— PROBLEM DESCRIPTION —
The answer should consist of the full listing below, repeated exactly and free of pictures.

— DATA BLOCK —
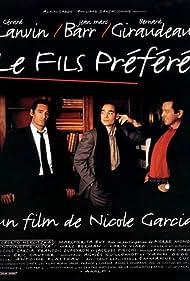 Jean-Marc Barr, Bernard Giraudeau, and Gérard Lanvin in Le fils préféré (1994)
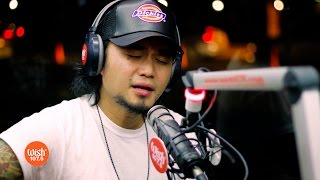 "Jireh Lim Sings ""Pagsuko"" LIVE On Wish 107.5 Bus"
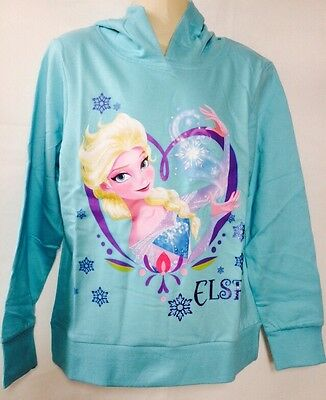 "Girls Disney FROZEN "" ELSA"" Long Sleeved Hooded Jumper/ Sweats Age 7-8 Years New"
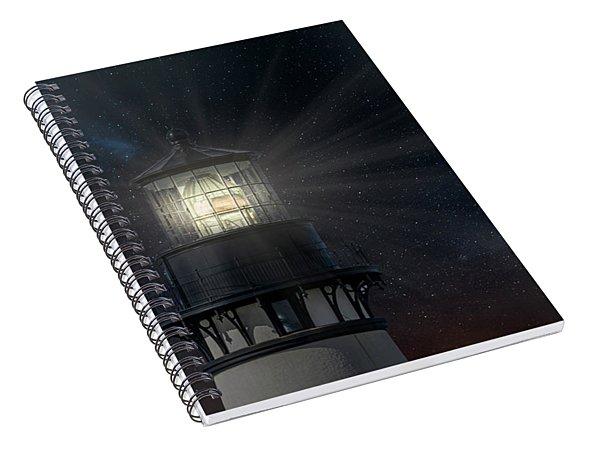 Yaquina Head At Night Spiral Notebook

— RESPONSE BELOW —
 Jean-Marc Barr, Bernard Giraudeau, and Gérard Lanvin in Le fils préféré (1994)
 "Jireh Lim Sings ""Pagsuko"" LIVE On Wish 107.5 Bus"
 "Girls Disney FROZEN "" ELSA"" Long Sleeved Hooded Jumper/ Sweats Age 7-8 Years New"
 Yaquina Head At Night Spiral Notebook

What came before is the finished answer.